Par Véronique Mangin pour placegrenet.fr – Publié le 2020-04-15

Le centre spatial universitaire de Grenoble veut surveiller la terre avec un nanosatellite intelligent.

EN BREF – Le Centre spatial universitaire de Grenoble projette de lancer un nouveau nanosatellite dans l’espace d’ici début 2022.

Bardé d’intelligence artificielle, QlevEr-Sat aura pour vocation d’observer la Terre et de relever ses enjeux sociétaux. Tels que l’observation de la déforestation, la mesure des émissions de gaz à effet de serre ou la gestion des risques naturels.

Le nouveau nanosatellite (ou satellite miniaturisé) en cours d’élaboration du Centre spatial universitaire de Grenoble (CSUG)1 aura pour objectif l’observation de la Terre, « en lien étroit avec des enjeux sociétaux », précise le centre.

Au programme ? La surveillance des océans, le contrôle des émissions de dioxyde de carbone (CO2), l’observation des cours d’eau, des forêts, des zones polaires, urbaines ou désertiques…

Ainsi, telle une vigie juchée en haut du mat de notre époque, le nouveau satellite pourra par exemple rendre compte de la déforestation illégale au Brésil ou de la croissance anarchique des zones urbaines. À cela pourra s’ajouter l’évaluation des dommages subis suite à une catastrophe naturelle, voire même des alertes afin de les prévenir.  

Conçu en collaboration avec l’Institut interdisciplinaire d’intelligence artificielle de Grenoble (MIAI Grenoble Alpes) et avec le soutien en mécénat de la société anglaise Teledyne e2v2 spécialisée dans l’imagerie spatiale, il aura en outre pour spécificité d’intégrer un algorithme d’intelligence artificielle (IA).
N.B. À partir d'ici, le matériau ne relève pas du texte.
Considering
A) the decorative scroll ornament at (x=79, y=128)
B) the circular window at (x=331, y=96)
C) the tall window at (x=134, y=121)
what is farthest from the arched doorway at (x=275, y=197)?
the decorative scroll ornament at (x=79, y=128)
Baptisé QlevEr-Sat à prononcer « clever sat » pour nanosatellite intelligent, son lancement est prévu début 2022.

De l’IA embarquée pour limiter la bande passante entre le satellite et la Terre  

C’est donc le traitement embarqué que le CSUG a choisi pour son nouveau petit bijou technologique. « Un choix capital à l’heure où le nombre de satellites en opérations augmente fortement, encombrant par voie de conséquence le domaine radio disponible pour les communications », justifie le centre spatial.

Concrètement, le nanosatellite intégrera une caméra et un processeur performant. Ceci dans l’objectif de « traiter au fil de l’eau, depuis l’espace, les images acquises grâce à des algorithmes avancés d’intelligence artificielle », indique le CSUG.
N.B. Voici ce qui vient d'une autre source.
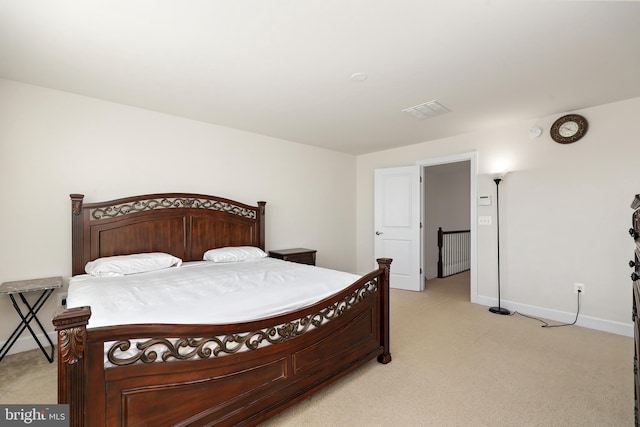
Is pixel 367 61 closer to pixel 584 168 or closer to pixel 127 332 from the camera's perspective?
pixel 127 332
Ainsi, seuls les résultats des analyses seront transmis, au lieu des images elles-mêmes.   Fort de son expérience dans la gestion de projets spatiaux, le CSUG pilotera de bout en bout la construction du nanosatellite. Néanmoins, il sollicitera également de l’expertise externe pour lever des verrous technologiques et scientifiques. Ainsi, avec l’aide de la filiale saint-égrèvoise de la société Teledyne e2v, il mettra au point un « imageur performant ». À savoir, une caméra munie d’un capteur optique d’une résolution de dix mètres.
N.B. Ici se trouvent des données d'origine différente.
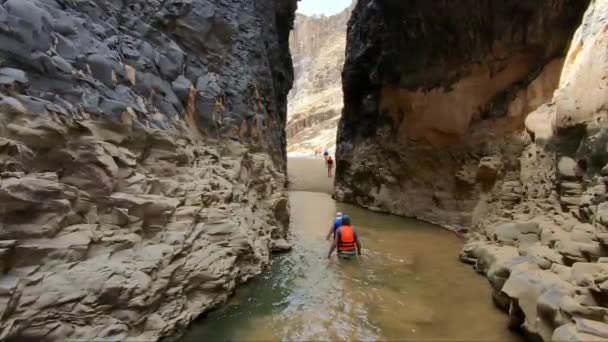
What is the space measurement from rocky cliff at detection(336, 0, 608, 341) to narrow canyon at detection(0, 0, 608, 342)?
50mm

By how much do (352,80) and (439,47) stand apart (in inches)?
227

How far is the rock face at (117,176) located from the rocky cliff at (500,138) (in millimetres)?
4293

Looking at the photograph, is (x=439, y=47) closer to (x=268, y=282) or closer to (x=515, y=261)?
(x=515, y=261)

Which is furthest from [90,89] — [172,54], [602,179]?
[602,179]

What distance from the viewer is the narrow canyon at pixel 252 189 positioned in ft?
12.6

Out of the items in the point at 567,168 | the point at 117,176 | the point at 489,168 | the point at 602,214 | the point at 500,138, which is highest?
the point at 500,138

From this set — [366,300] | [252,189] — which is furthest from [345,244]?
[252,189]

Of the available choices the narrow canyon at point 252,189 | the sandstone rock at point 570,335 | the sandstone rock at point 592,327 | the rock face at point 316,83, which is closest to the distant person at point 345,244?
the narrow canyon at point 252,189

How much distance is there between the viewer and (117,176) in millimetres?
4719

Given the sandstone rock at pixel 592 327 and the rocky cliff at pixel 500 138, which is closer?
the sandstone rock at pixel 592 327

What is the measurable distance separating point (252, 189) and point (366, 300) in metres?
3.59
« Les paramètres des algorithmes utilisés devront être reconfigurables depuis la Terre »   Quant aux algorithmes d’IA à embarquer, le centre collaborera pour ce faire avec la chaire « Intelligence artificielle et environnement » du MIAI Grenoble Alpes.

Et pour cause : « le processeur embarqué sur le satellite doit être performant, robuste et autonome et les algorithmes d’IA utilisés doivent être adaptés », précise le CSUG.

Mais pas seulement. « Pour une flexibilité accrue, les paramètres des algorithmes utilisés devront être reconfigurables depuis la Terre », ajoute le centre. Avant de justifier ce choix destiné à « affiner les traitements aux besoins et à l’évolution de nos connaissances».

Enfin, il reviendra au CSUG l’ultime challenge de la miniaturisation du satellite. Entendez par là « celui d’utiliser depuis l’espace un processeur robuste, pouvant analyser les données d’un imageur performant, dans le faible volume du nanosatelllite et avec une faible consommation énergétique », explique le CSUG.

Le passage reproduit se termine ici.